Tüm bu gelişmeler altında, emtia fiyat analizleri aşağıdaki şekilde ele alınmıştır.
Selamlarım ve Saygılarımla.
Metal-Demir-Çelik:
Londra Metal Borsası (LME) verilerine göre Bakır fiyatları Temmuz ayını %5.34’lük azalış ile 7.800 dolar/ton seviyelerinde kapatırken, LME Bakır Stokları ise aynı ay için %5.07’lik artış gösterdi. Citibank bakır fiyatlarının 2022 yılı 6.600 USD/ton ile kapatarak, yıl ortalamasının 8.505 USD/ton olacağını öngörüyor. Bankanın 2023 yılı tahmini ise ortalama 7.650 USD/ton seviyesinde açıklandı. Dünya haberine göre, küresel ekonomik sağlığın önemli bir göstergesi kabul edilen bakır fiyatları mart ayından bu yana agresif parasal sıkılaştırma ve artan resesyon korkularından kaynaklanan sürekli baskıyla karşı karşıya kalarak, art arda dördüncü ay düştü. Bakır ağustos ayına ise Londra Metal Borsası’nda (LME) ton başına 7.800 dolar, Comex’de pound başına 3.5 dolar civarında başladı. Yılın geri kalanında ise bakırın toparlanması beklentisi oluştu. Reuters'in yaptığı bir ankete göre Çin'in ekonomiye yönelik daha fazla altyapı harcaması ve diğer teşvikleri sayesinde bakır fiyatlarının önümüzdeki aylarda ağır kayıpları geride bırakarak toparlanması bekleniyor. Bakır, Çin'deki yavaşlamanın ve potansiyel küresel durgunluğun talebi azaltacağı korkusuyla mart ayında ton başına 10.845 dolarlık rekor seviyeye ulaştıktan sonraki dört ay içinde %36 oranında geriledi. O zamandan beri kayıplarının ancak %10’unu geri alabildi. Ankete katılan 24 analistin medyan tahminine göre LME’de nakit bakır sözleşmesinin dördüncü çeyrekte ton başına ortalama 8,134 dolar olması bekleniyor. Bu da geçtiğimiz hafta Çarşamba gününe göre fiyatlarda %7’lik artış anlamına geliyor.

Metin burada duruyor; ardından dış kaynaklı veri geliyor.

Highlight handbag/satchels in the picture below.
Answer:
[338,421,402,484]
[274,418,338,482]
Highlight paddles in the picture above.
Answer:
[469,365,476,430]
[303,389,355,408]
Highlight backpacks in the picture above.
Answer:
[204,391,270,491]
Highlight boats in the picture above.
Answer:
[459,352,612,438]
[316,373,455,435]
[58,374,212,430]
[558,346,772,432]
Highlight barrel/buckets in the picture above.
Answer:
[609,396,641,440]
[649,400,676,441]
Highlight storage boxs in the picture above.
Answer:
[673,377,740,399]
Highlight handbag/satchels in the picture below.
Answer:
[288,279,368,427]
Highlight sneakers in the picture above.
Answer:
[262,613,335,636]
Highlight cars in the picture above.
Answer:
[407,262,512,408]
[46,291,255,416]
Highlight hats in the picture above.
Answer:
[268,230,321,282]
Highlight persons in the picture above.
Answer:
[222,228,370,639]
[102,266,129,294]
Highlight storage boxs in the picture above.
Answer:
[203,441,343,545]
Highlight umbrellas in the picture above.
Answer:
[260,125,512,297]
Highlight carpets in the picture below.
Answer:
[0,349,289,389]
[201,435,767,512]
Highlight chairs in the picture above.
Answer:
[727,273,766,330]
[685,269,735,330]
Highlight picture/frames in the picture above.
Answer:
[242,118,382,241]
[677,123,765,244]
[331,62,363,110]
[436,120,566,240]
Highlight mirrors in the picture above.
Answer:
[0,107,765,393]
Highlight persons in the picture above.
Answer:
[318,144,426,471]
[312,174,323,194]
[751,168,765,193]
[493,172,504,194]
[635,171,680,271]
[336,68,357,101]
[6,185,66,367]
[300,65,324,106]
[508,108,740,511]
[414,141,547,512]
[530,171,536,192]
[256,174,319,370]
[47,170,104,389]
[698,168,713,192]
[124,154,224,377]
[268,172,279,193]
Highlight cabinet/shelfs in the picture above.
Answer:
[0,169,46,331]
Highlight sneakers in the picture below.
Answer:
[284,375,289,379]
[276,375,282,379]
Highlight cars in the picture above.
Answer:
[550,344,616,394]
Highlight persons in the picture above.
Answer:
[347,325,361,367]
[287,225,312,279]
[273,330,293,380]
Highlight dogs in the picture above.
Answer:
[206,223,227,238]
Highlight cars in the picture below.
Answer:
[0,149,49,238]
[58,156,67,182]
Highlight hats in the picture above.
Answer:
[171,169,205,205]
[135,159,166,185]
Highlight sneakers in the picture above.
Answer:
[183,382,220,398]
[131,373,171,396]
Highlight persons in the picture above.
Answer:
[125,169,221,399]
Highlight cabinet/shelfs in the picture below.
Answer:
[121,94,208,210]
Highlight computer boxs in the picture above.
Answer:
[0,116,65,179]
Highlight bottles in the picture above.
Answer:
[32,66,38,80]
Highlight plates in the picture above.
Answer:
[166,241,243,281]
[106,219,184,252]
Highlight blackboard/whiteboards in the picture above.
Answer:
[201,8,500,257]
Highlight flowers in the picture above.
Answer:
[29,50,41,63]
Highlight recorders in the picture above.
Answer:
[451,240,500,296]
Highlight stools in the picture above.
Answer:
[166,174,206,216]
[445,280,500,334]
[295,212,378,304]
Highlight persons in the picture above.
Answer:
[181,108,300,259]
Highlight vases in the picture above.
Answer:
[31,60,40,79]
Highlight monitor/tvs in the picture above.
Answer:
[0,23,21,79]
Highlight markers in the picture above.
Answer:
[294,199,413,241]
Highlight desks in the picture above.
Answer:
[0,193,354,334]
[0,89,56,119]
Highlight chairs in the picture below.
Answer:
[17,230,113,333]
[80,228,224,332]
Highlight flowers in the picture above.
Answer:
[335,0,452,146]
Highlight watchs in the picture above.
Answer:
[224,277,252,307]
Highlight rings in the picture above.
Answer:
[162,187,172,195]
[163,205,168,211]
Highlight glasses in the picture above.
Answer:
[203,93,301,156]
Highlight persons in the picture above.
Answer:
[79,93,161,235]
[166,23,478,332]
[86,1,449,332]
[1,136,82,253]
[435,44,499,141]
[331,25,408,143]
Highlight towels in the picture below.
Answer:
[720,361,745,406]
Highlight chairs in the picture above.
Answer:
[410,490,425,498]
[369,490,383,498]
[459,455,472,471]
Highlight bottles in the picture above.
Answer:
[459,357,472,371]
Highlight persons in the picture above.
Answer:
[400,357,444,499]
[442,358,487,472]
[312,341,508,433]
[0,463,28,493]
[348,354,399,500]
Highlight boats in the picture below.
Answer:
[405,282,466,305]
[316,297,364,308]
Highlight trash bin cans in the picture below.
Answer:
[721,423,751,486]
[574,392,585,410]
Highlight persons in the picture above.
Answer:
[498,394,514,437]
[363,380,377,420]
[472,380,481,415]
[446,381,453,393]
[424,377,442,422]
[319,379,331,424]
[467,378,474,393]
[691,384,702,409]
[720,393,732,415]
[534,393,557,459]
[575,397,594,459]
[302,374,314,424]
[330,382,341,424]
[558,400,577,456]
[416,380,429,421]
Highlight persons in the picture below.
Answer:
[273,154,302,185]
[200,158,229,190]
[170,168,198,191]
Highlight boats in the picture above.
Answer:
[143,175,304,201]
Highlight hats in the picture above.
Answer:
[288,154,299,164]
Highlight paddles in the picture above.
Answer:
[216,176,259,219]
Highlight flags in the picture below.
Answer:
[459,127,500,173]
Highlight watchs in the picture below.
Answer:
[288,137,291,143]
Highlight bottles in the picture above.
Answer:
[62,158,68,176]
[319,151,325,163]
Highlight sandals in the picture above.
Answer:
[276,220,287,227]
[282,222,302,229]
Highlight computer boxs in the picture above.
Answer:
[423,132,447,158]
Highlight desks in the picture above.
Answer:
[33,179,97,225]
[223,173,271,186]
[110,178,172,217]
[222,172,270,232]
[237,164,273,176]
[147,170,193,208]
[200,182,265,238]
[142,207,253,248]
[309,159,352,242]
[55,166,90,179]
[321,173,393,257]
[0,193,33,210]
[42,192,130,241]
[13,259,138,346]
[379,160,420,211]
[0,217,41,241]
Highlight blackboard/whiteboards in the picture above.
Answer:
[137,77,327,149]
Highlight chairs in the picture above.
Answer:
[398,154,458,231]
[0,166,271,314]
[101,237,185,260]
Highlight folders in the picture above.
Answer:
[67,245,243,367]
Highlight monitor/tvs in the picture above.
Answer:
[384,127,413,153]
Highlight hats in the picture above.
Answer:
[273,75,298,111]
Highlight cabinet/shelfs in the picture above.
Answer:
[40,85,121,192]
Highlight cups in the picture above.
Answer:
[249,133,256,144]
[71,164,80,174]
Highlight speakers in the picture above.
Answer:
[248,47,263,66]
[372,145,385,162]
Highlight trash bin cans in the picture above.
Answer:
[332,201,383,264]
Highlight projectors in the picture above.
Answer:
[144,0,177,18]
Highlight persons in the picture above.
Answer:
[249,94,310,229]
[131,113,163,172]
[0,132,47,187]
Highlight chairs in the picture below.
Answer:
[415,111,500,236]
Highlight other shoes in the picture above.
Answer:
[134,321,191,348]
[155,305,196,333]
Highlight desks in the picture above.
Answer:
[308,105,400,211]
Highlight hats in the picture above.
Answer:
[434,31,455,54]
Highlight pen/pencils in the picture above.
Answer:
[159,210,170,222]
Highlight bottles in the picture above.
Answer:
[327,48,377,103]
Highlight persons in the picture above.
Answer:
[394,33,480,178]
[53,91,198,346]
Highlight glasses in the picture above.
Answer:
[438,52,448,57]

Londra Metal Borsası (LME) verilerine göre Alüminyum fiyatları Temmuz ayını %2.21’lik artış ile 2.450 dolar/ton seviyelerinde kapatırken, LME Alüminyum Stokları ise aynı ay için %22.03’lük azalış gösterdi. Alaşımlı Alüminyum fiyatları ise Temmuz ayını %8.85’lik azalış ile 1.750 USD/ton seviyesinde tamamladı. Dünya haberine göre, Alüminyumun fiyatı rekor bir zirveye ulaştıktan sonra geriledi ve analistler önümüzdeki aylarda mütevazı bir kazanç bekliyorlar. Nakliye, inşaat ve ambalaj endüstrilerinde kullanılan alüminyumun LME fiyatı mart ayında ton başına 4.073 dolara yükseldi, ancak o zamandan bu yana %40 düştü. LME nakit alüminyum fiyatının dördüncü çeyrekte ton başına ortalama 2.500 dolarla mevcut fiyattan yaklaşık %3 üzerine çıkması bekleniyor. Bağımsız analist Goran Cukanoviç, "Çin'deki yüksek üretim artışı ve dünyanın geri kalanına olan talebin düşmesi, ikinci yarıda ve özellikle bu yılın son çeyreğinde küresel pazarda fazlalığa neden olabilir" diyor. Analistler, bu yıl alüminyum piyasası açığı tahminlerini nisan ayında tahmin edilen 1.99 milyon tonluk tahmin açığına kıyasla %90 oranında azaltarak 205 bin tona düşürdüler. Piyasa gelecek yıl 150.000 ton fazlaya geçecek.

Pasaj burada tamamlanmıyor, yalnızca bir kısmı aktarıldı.